#### [JOB]
Edit the material below by replacing "shower head" with "showerhead" wherever it appears, keeping every other word the same, and leave the pictures out of your version.

#### [RAW RECORDS]

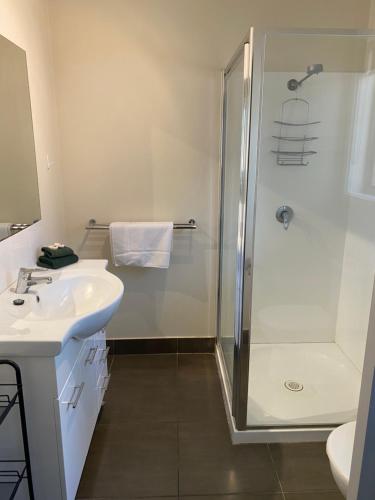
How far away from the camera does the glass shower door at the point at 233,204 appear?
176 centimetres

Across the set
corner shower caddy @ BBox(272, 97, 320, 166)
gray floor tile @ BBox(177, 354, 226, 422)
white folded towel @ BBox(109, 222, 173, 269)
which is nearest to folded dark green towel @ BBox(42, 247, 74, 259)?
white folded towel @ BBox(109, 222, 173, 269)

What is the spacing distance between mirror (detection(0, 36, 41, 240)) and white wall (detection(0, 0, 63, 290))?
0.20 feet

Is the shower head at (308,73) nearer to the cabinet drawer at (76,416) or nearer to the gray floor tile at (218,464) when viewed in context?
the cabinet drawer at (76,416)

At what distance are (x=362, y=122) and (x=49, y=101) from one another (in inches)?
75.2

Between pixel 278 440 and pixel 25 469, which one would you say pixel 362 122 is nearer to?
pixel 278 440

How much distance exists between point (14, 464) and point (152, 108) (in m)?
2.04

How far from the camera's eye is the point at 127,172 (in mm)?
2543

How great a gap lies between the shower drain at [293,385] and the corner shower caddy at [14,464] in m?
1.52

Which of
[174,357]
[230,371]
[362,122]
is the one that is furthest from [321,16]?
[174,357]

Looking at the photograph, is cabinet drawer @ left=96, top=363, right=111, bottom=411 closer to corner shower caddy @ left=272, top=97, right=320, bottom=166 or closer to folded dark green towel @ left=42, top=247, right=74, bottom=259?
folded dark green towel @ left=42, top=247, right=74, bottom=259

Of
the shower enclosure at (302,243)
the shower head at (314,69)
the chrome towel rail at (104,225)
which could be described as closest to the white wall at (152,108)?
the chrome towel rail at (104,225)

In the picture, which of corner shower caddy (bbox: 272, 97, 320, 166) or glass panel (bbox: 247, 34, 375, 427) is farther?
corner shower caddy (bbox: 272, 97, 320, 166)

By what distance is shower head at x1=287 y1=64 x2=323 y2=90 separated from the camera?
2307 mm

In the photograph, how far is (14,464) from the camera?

#### [FINAL RESULT]
How far away from the camera does the glass shower door at the point at 233,204 appear?
176 centimetres

Across the set
corner shower caddy @ BBox(272, 97, 320, 166)
gray floor tile @ BBox(177, 354, 226, 422)
white folded towel @ BBox(109, 222, 173, 269)
which is nearest to folded dark green towel @ BBox(42, 247, 74, 259)?
white folded towel @ BBox(109, 222, 173, 269)

What is the spacing distance between mirror (detection(0, 36, 41, 240)) and white wall (detection(0, 0, 63, 290))?
0.20 feet

Is the showerhead at (308,73) nearer to the cabinet drawer at (76,416) or nearer to the gray floor tile at (218,464) when viewed in context?
the cabinet drawer at (76,416)

At what distance are (x=362, y=122) and (x=49, y=101) from one another (in inches)?
75.2

Between pixel 278 440 and pixel 25 469, which one would you say pixel 362 122 is nearer to?
pixel 278 440

How much distance exists between point (14, 464) and point (152, 108) (in m)?
2.04

How far from the camera's eye is the point at 127,172 (in mm)?
2543

How great a gap lies between the shower drain at [293,385] and the corner shower caddy at [14,464] in m?
1.52

Which of
[174,357]
[230,371]
[362,122]
is the one that is furthest from [321,16]?
[174,357]

Looking at the photograph, is cabinet drawer @ left=96, top=363, right=111, bottom=411 closer to corner shower caddy @ left=272, top=97, right=320, bottom=166 or closer to folded dark green towel @ left=42, top=247, right=74, bottom=259?
folded dark green towel @ left=42, top=247, right=74, bottom=259

Of
the shower enclosure at (302,243)
the showerhead at (314,69)
the chrome towel rail at (104,225)
which could be described as closest to the white wall at (152,108)?
the chrome towel rail at (104,225)

In the picture, which of corner shower caddy (bbox: 272, 97, 320, 166) or glass panel (bbox: 247, 34, 375, 427) is farther?
corner shower caddy (bbox: 272, 97, 320, 166)

By what distance is showerhead at x1=287 y1=64 x2=323 y2=90 separated from the camera?
2307 mm

In the photograph, how far is (14,464) from the camera?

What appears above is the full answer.